As I write this, I am waiting to get my first novel published. I believe that I will become a successful writer, but I have no proof. I was going to start working on my next novel, but I can’t get this book out of my head. And in my life, I have learned that there are times and places for things. And somehow I know, that if I don’t write this book now, it will never get written. Mostly, because I see my life changing before me. Different clouds are gathering on the horizon and will move me to a place where I may not remember as clearly all the lessons the last two decades have taught me.

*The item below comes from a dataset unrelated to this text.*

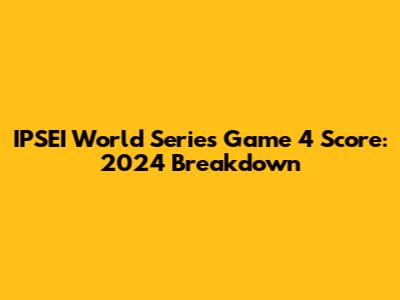 IPSEI World Series Game 4 Score: 2024 Breakdown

And I owe a debt to my past that needs to be paid.
My life has always been filled with metaphor and a story within a story, and today is no different. September 8th is both my mother and her mother’s birthday. I was raised a Catholic and I also knew this day as the Nativity of the Blessed Virgin Mary. I was born in a hospital named for the Virgin Mary: Our Lady of Angels. I grew up in Los Angeles (La Ciudad de Santa Maria de la Reina de los Angeles in its original Spanish name). I was named Sharon Therese, and at the time of my baptism, Therese was the saint’s name that was used. But since that time, Sharon has also become an acceptable baptismal name because the Rose of Sharon is considered another appellation for Mary. Sharon refers to a plain in Israel, therefore Mary was the rose. And, from what my mother has told me, she prayed a lot to Mary during her difficult pregnancy with me. From the moment of my conception, in one way or the other I have had to fight for this life. I am not so sure as to why I have always fought so hard. But one of my favorite stories from the Bible is about Mary’s simple yes to the Angel of God that she would be Christ’s mother. For a teenager, in her time and culture, that could not have been an easy yes to say. And so in the darkest of times, simple or not, I have just said yes to God when I didn’t know what else to do.
So I think it appropriate that I sat down today to begin writing this book. Mid-way through the story of my life, so to speak. A new millennium. The year of the Golden Dragon. My third anniversary of being a cancer survivor. And survivor is the operable word here. Because all survivors, in one way or the other, are gamblers. They play the odds, look for angles, and when all else fails, they bluff. Or in the immortal words of Captain James T. Kirk, of the Starship Enterprise:
“No, Mister Spock. Not chess. Poker.”
And this what this book will be about. Teaching you how to best play the highest stake game around, life. So roll up your sleeves, pull up a chair, and lets start by talking about those cards you’re holding.